Editor's letter

It was great to meet so many of you in Houston last month at Energy Risk USA. With more than 330 delegates, numbers at the conference broke the record attendance of last year. I think this is a real reflection of the fact that energy risk management has been propelled to the top of company agendas in the past couple of years.

The conference topics – which are arrived at after extensive consultation with the energy risk management community – are a good indication of where people's interest lies and which new approaches and new markets might be the next big thing.

This year the conference had a strong green theme, with presentations on carbon trading, wind power and ethanol being extremely popular.
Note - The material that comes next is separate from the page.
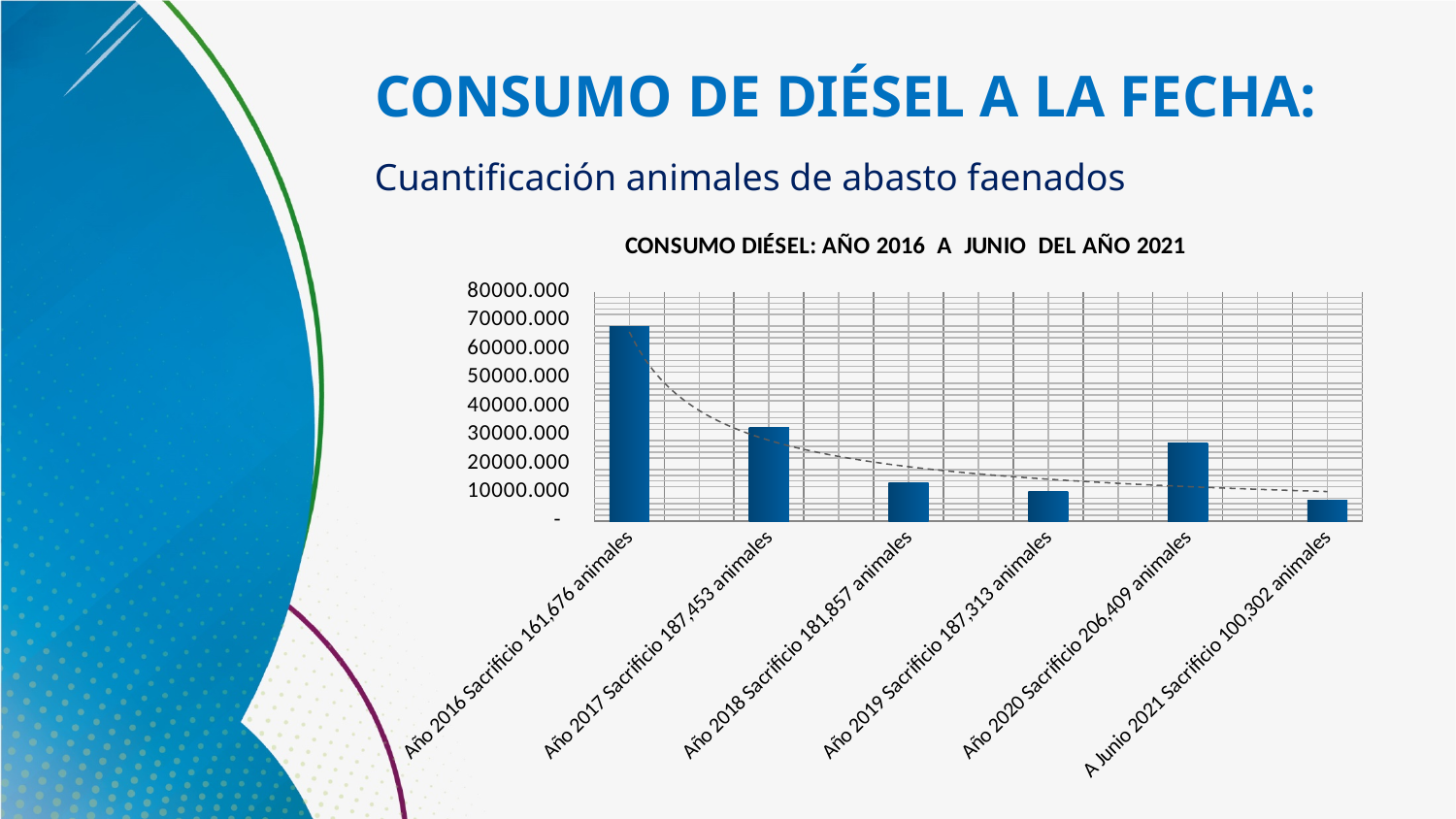
What kind of chart is shown on the slide? bar chart Which category has the highest diesel consumption? Año 2016 Sacrificio 161,676 animales How many categories (bars) does the chart show? 6 Is the value for A Junio 2021 Sacrificio 100,302 animales greater or less than 10000.000? less Which is larger, the value for Año 2017 Sacrificio 187,453 animales or the value for Año 2020 Sacrificio 206,409 animales? Año 2017 Sacrificio 187,453 animales Is the value for Año 2017 Sacrificio 187,453 animales greater or less than 20000.000? greater Is the value for Año 2019 Sacrificio 187,313 animales greater or less than 20000.000? less What is the title of the chart? CONSUMO DIÉSEL: AÑO 2016 A JUNIO DEL AÑO 2021 Does the dashed trend line on the chart rise or fall from left to right? fall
Another area of growing interest is, of course, Asia. In this issue we bring you the results of our inaugural Energy Risk Asia awards. Each of our six winners is working hard to develop the market in the region. You can read more about their operations in our Awards Special Report on page 26.

In terms of new developments, another exciting area is the Smart Grid. Engineers of this technology foresee an entire network allowing the optimal, intelligent production and distribution of power to be operational by 2020. In our cover story Catherine Lacoursière looks at how Smart Grid technologies are already changing the economics of power markets.

Also in this issue look out for David Watkins' insightful article into why the US WTI benchmark crude contract is trading so far below European Brent and the possible solutions posited to correct the distortion.

P.S. Energy Risk is proud to announce it came highly commended in the category of International Business Magazine of the Year at the recent PPA awards.